### Your goal
In the listing, replace "Sneakers" with "Trainers" in the lines starting with the line with "埃里塞拉 Gundi House旅舍 外观 照片" and going on through the line with "Isabel Marant Bryce". Write out only those lines, with everything else left as it is.

### Recorded information
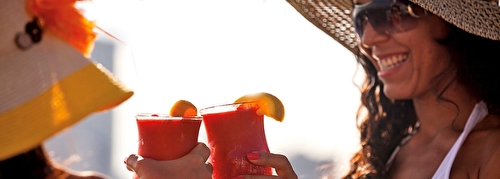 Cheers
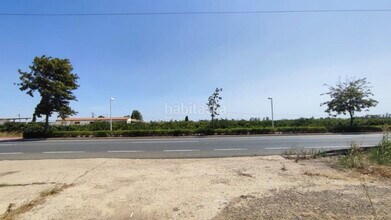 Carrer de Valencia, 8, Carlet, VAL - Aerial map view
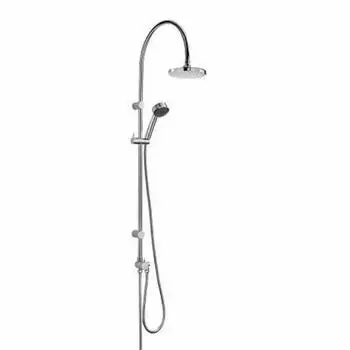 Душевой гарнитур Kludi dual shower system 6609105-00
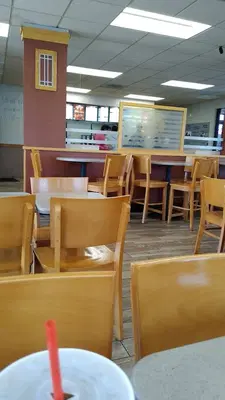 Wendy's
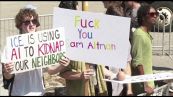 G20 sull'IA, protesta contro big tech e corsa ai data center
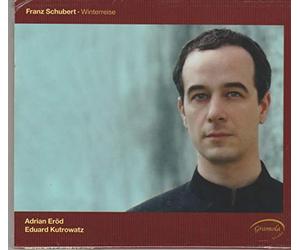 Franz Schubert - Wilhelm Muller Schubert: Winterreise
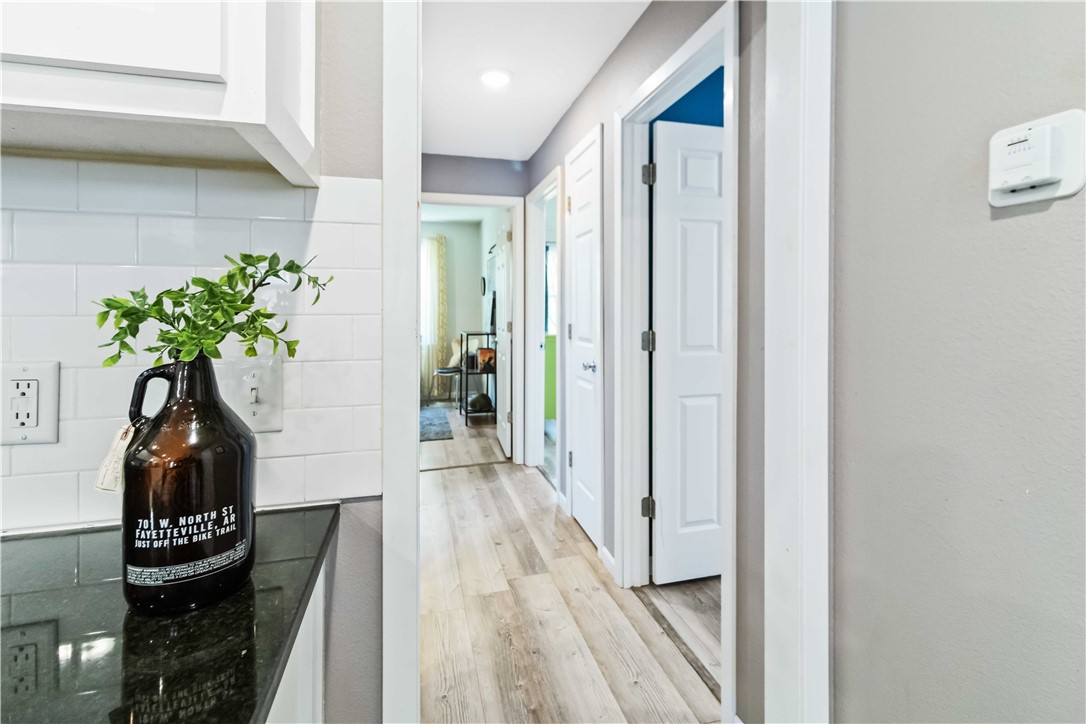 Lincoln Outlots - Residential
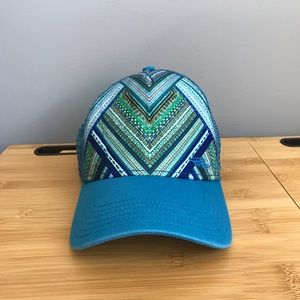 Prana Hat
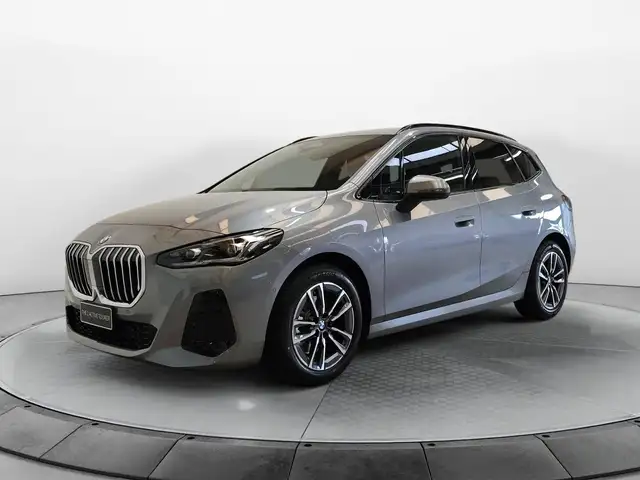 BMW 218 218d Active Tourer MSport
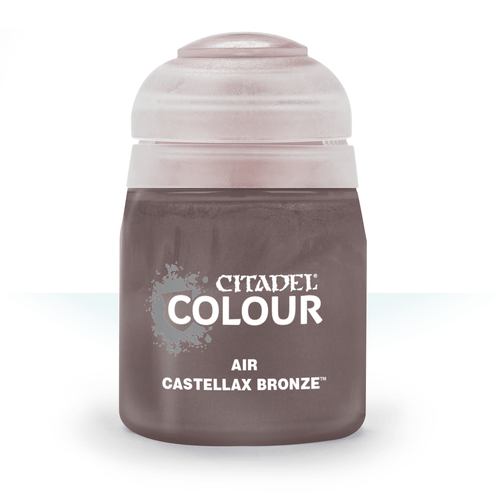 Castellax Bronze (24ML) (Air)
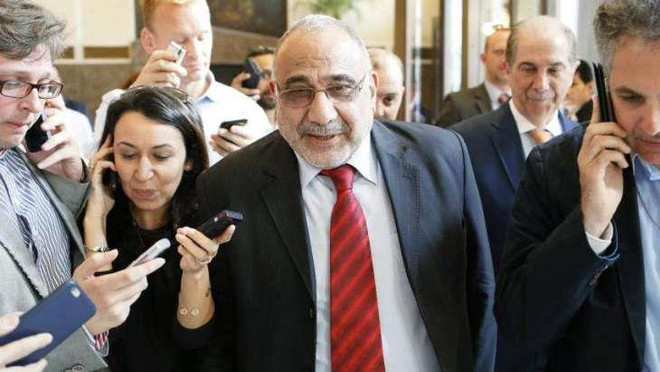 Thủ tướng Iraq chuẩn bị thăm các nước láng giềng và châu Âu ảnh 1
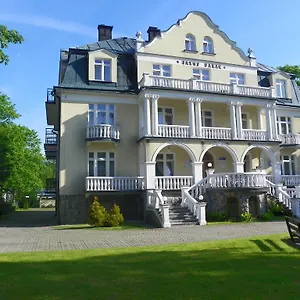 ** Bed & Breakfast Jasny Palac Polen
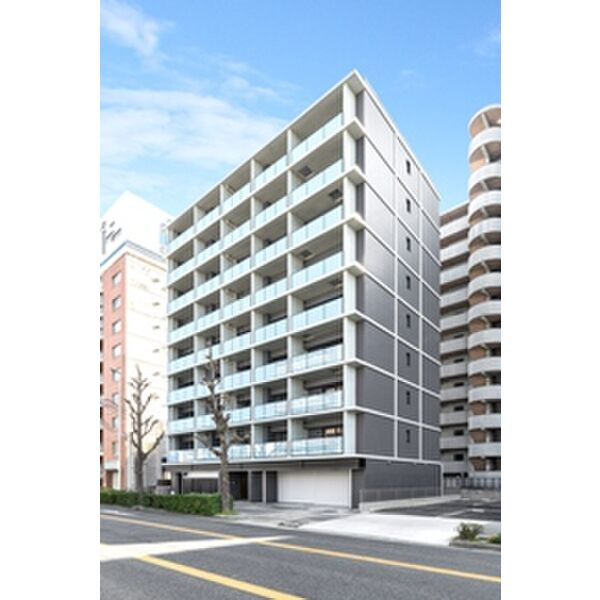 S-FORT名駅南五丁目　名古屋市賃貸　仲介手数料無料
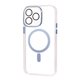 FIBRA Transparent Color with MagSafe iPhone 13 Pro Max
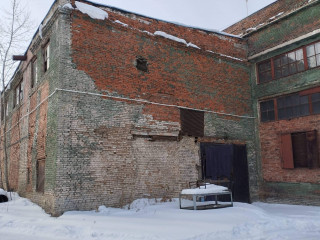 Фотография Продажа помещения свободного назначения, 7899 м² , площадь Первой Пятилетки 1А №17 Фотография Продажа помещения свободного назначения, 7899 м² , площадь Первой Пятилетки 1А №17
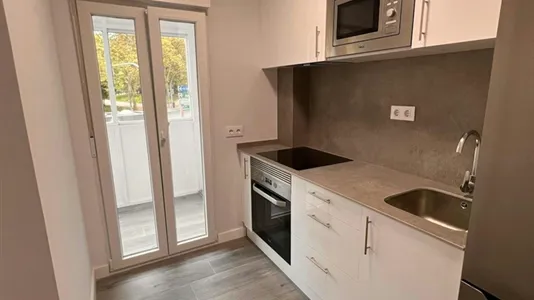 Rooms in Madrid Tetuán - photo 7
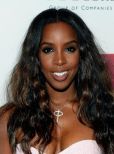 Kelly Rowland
==
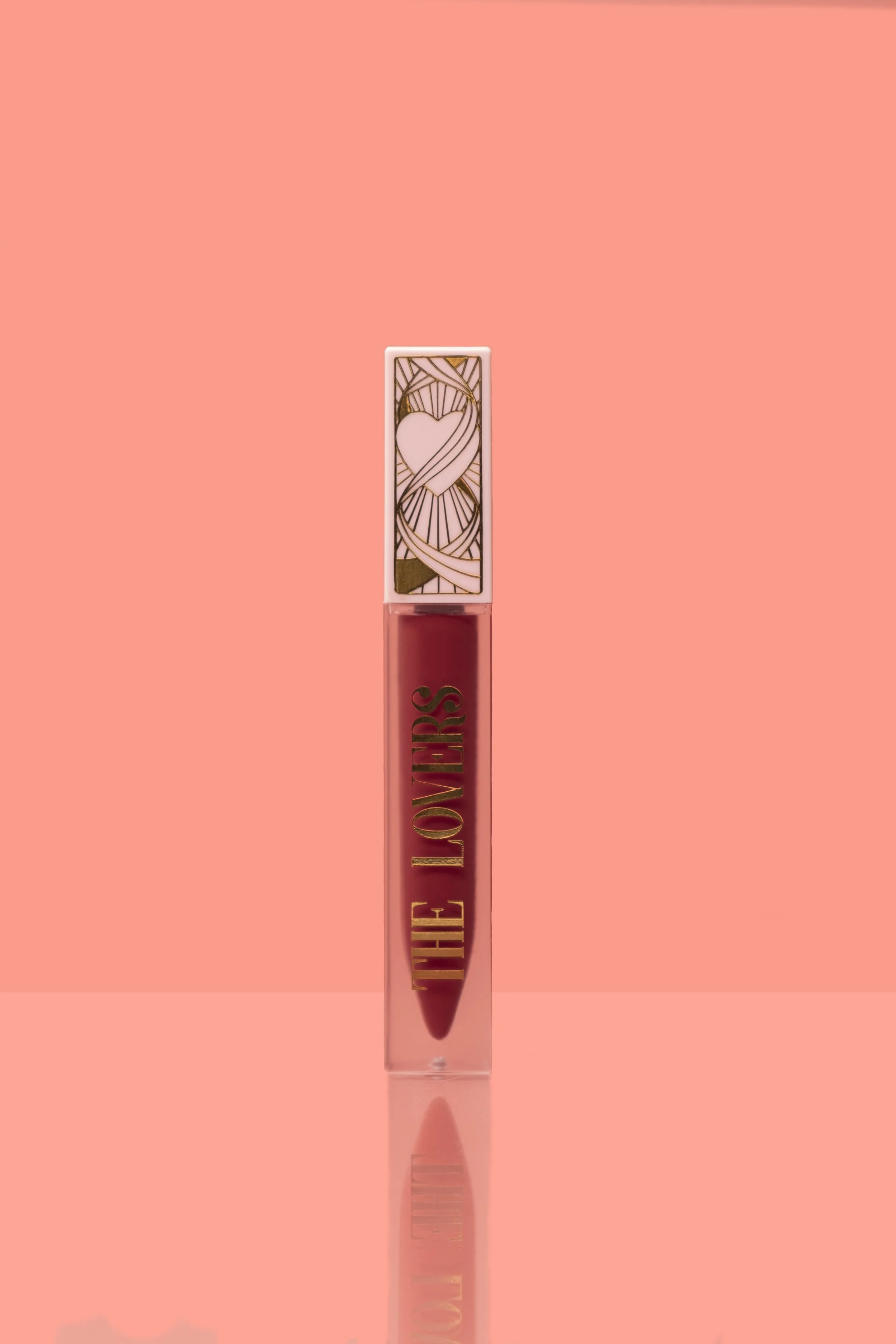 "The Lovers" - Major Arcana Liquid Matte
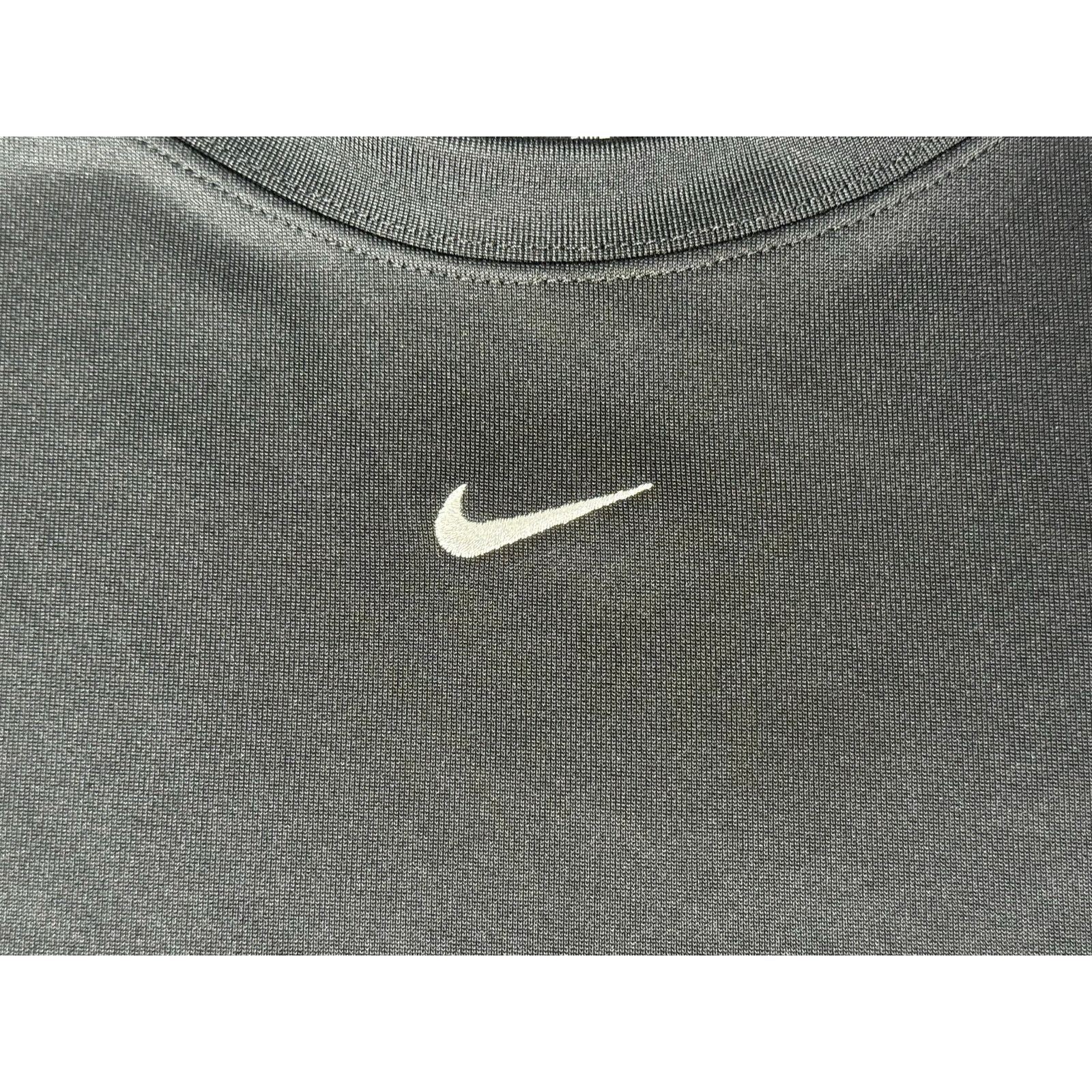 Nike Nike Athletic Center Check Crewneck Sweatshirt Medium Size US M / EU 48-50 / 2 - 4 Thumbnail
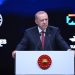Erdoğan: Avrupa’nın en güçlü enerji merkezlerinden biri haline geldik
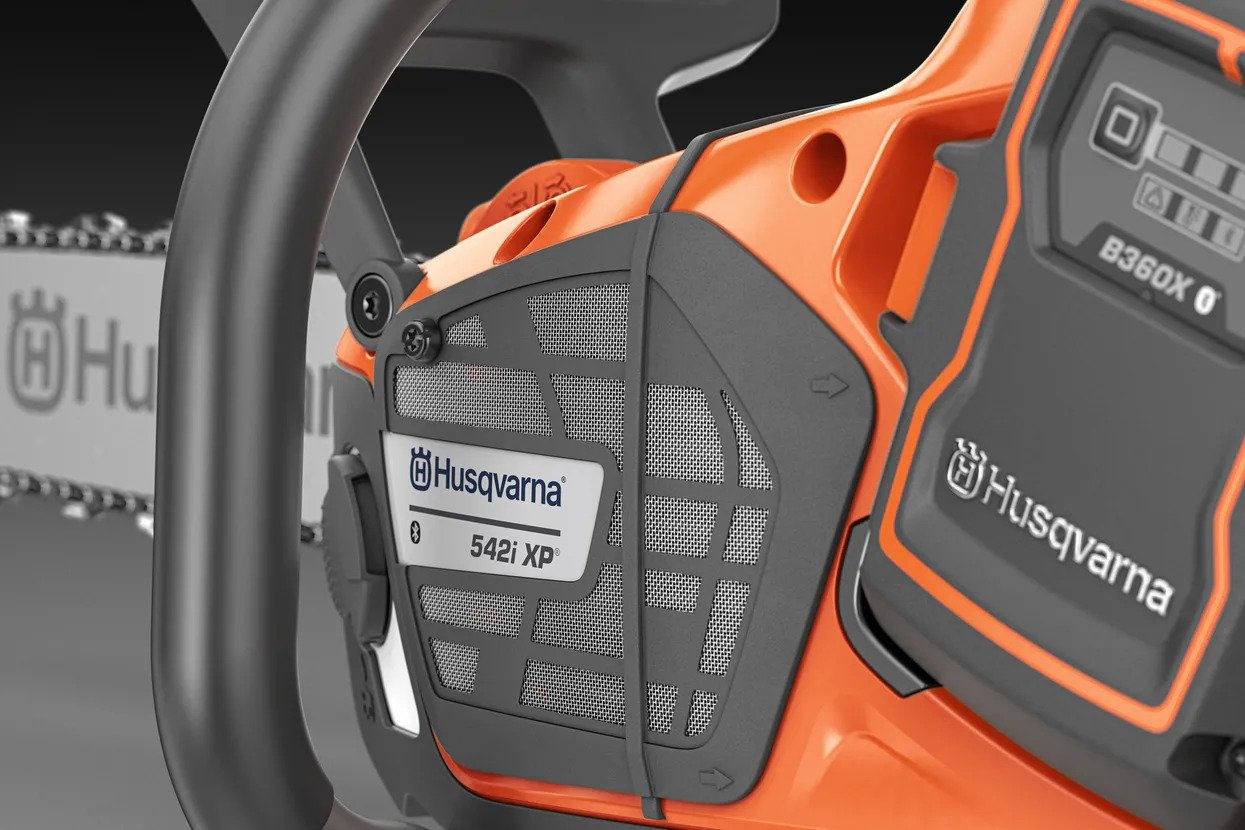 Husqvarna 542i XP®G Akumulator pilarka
---
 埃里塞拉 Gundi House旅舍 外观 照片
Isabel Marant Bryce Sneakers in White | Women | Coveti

### Answer space
 埃里塞拉 Gundi House旅舍 外观 照片
Isabel Marant Bryce Trainers in White | Women | Coveti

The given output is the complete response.